Generative AI Automation Engineer - Remote Job

Generative AI Automation Engineer - Remote Job

EnthuZiastic

Orlando, FL • On-site

Other

Posted 24 days ago


Job description

About Us

Our mission is to bring people together and connect them into a community to nurture each other. We aim to share a conducive environment, a joyous space to grow and excel; a world brimming with selfless love and enough kindness. We strive to enrich each of our lives with kaleidoscopic memories we make here - vibrant, lively, of all hues and colors.

Job Description

This is a remote position.

We are seeking a highly skilled and innovative Generative AI Automation Engineer to join our team. The ideal candidate will be responsible for designing, developing, and implementing automation solutions powered by Generative AI models.
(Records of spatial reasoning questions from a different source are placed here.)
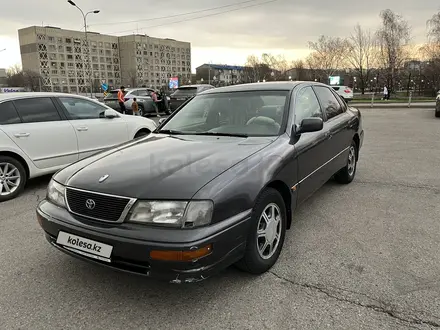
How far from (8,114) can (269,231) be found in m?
4.37

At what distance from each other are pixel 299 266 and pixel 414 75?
4825 centimetres

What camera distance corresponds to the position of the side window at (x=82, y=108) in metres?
5.92

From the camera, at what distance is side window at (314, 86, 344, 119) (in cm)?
453

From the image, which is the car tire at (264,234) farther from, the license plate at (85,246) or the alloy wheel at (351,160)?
the alloy wheel at (351,160)

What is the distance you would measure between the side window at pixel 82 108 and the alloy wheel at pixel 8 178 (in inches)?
50.0

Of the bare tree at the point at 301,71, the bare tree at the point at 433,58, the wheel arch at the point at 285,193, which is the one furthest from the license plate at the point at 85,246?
the bare tree at the point at 301,71

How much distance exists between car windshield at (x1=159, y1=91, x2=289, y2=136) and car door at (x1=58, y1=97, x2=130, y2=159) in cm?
245

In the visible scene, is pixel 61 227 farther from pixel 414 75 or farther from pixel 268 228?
pixel 414 75

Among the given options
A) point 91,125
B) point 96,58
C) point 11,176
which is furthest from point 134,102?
point 96,58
This role requires a combination of expertise in machine learning, natural language processing, software engineering, and automation frameworks to drive efficiency and innovation in business processes.

Key Responsibilities:

Generative AI Model Implementation:

  • Develop, fine-tune, and deploy Generative AI models (e.g., GPT, Stable Diffusion, DALL-E, etc.) for automation tasks.

  • Integrate pre-trained models or build custom models for specific use cases.
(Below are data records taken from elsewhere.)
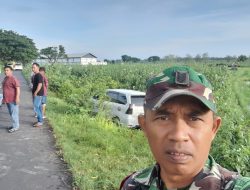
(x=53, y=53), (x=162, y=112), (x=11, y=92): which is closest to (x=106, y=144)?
(x=11, y=92)

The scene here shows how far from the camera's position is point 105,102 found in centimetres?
1280

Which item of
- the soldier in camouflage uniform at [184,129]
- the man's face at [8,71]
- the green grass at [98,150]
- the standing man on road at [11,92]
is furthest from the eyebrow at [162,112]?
the man's face at [8,71]

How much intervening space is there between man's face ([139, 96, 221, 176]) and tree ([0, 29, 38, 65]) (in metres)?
100

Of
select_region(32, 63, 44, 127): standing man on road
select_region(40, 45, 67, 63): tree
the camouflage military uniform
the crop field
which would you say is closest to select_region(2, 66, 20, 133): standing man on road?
select_region(32, 63, 44, 127): standing man on road

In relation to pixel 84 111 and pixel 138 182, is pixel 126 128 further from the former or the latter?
pixel 138 182

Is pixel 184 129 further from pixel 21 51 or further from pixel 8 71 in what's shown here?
pixel 21 51

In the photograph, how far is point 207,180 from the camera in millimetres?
1382

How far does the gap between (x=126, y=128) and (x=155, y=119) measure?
1036cm

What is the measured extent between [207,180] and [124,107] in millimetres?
11084

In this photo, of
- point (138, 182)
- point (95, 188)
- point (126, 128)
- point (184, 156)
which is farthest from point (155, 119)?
point (126, 128)

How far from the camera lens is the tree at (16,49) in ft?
326

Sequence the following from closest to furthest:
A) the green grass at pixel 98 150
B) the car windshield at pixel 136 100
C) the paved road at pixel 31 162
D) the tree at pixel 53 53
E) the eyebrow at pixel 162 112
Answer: the eyebrow at pixel 162 112, the paved road at pixel 31 162, the green grass at pixel 98 150, the car windshield at pixel 136 100, the tree at pixel 53 53

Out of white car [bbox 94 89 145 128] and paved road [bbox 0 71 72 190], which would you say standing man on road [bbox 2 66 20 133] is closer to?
paved road [bbox 0 71 72 190]

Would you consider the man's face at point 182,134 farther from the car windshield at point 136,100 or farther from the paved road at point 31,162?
the car windshield at point 136,100
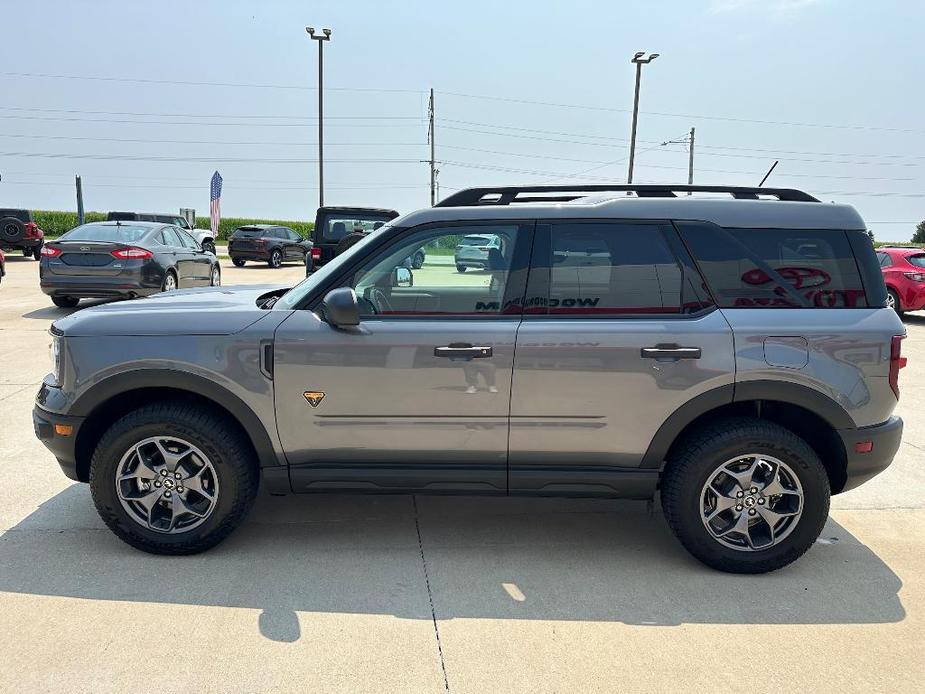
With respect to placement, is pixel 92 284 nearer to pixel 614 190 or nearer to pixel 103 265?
pixel 103 265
Automation Design and Development:

  • Design and implement AI-driven workflows and solutions to automate repetitive tasks and improve process efficiency.
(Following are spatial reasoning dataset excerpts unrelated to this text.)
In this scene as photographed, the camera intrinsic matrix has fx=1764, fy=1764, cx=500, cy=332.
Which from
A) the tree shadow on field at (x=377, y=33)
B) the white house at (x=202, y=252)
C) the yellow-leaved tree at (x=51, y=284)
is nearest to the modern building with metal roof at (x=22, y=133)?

  • Develop APIs, scripts, and tools for seamless integration of AI models into existing systems.

Data Management:

  • Collect, preprocess, and analyze large datasets for training and validating AI models.

  • Ensure data privacy and compliance with regulatory requirements during data handling.

System Integration:

  • Collaborate with software development and IT teams to integrate Generative AI solutions with enterprise systems.

  • Build and maintain pipelines for real-time AI inference and automation.

Monitoring and Optimization:

  • Continuously monitor AI automation solutions to ensure accuracy, efficiency, and reliability.

  • Optimize models and processes based on performance metrics and user feedback.

Research and Innovation:

  • Stay updated with the latest advancements in Generative AI and automation technologies.

  • Identify opportunities for implementing cutting-edge AI solutions to address business challenges.

Documentation and Collaboration:

  • Document technical designs, workflows, and implementation strategies.

  • Collaborate with cross-functional teams, including product managers, data scientists, and software engineers.

Requirements

Required Qualifications:

  • Bachelor’s or Master’s degree in Computer Science, Engineering, or a related field.

  • Strong programming skills in Python, with experience in frameworks like TensorFlow, PyTorch, or Hugging Face.

  • Proficiency in designing and deploying machine learning models, particularly in Generative AI.

  • Experience with automation tools (e.g., RPA, workflow orchestration tools).

  • Familiarity with cloud platforms (AWS, Azure, or Google Cloud) and containerization technologies (Docker, Kubernetes).

  • Solid understanding of data structures, algorithms, and software design principles.

  • Strong analytical and problem-solving skills.

  • Excellent communication and teamwork abilities.

Preferred Qualifications:

  • Experience with NLP, image generation, or multimodal AI models.

  • Hands-on experience with APIs for AI services like OpenAI, Cohere, or Google AI.

  • Familiarity with prompt engineering and fine-tuning Generative AI models.

  • Knowledge of MLOps practices for deploying and maintaining AI solutions.

  • Previous experience in automation or workflow optimization projects.

Benefits

Why Join Us?

  • Work with cutting-edge Generative AI technologies.

  • Collaborate with a team of forward-thinking innovators.

  • Make a tangible impact on the future of automation and AI-driven processes.

If you are passionate about leveraging Generative AI to create innovative automation solutions, we invite you to apply and be a part of our dynamic and growing team.